→ **What to work on**
Write out the records beneath this line exactly as they appear, minus any images.
======
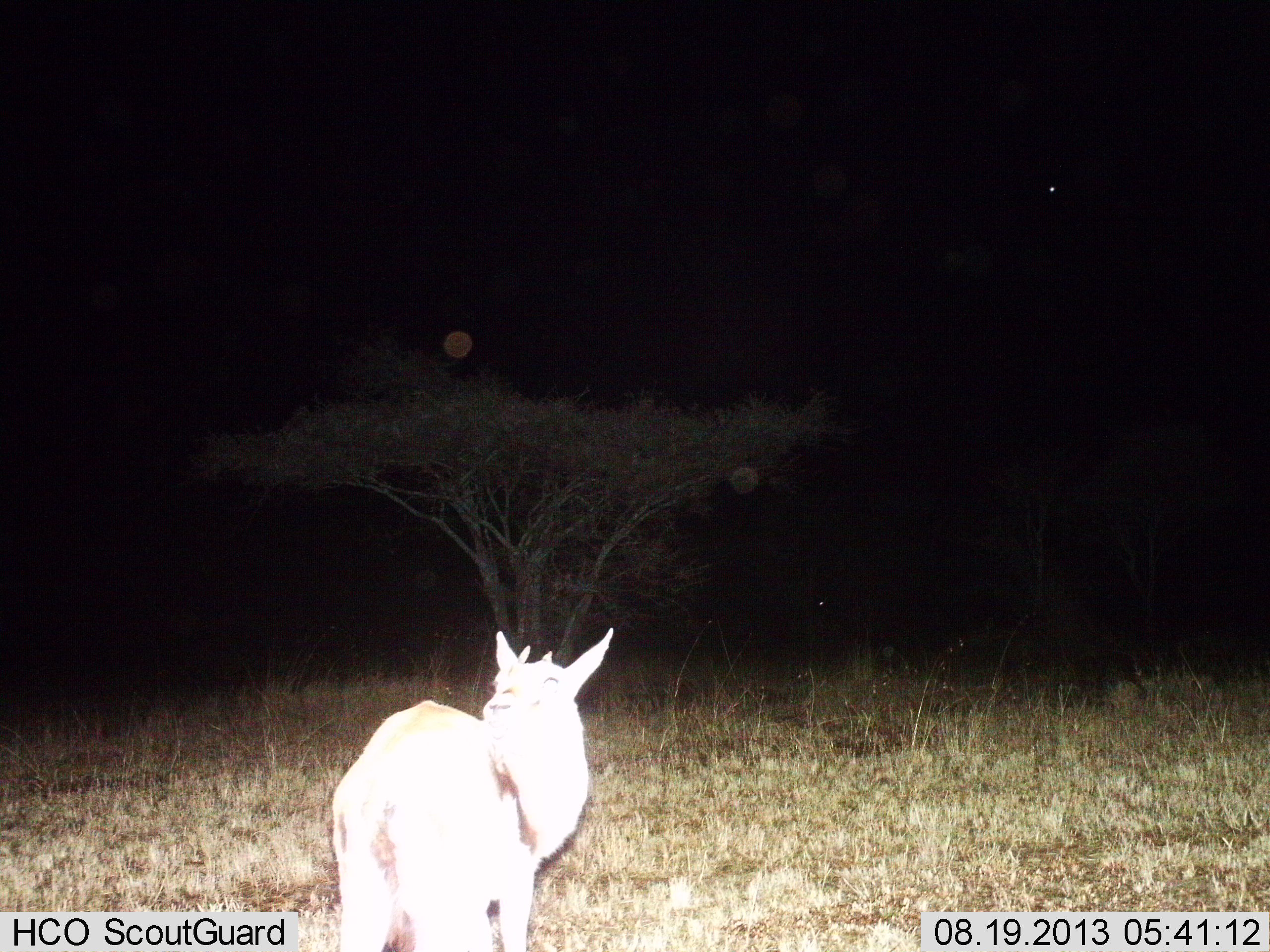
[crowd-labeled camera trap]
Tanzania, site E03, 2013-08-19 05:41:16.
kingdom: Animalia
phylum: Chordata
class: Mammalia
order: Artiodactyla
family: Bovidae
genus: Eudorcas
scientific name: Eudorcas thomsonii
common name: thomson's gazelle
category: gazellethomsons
======
→ **Output for this task**
[crowd-labeled camera trap]
Tanzania, site E03, 2013-08-19 05:41:16.
kingdom: Animalia
phylum: Chordata
class: Mammalia
order: Artiodactyla
family: Bovidae
genus: Eudorcas
scientific name: Eudorcas thomsonii
common name: thomson's gazelle
category: gazellethomsons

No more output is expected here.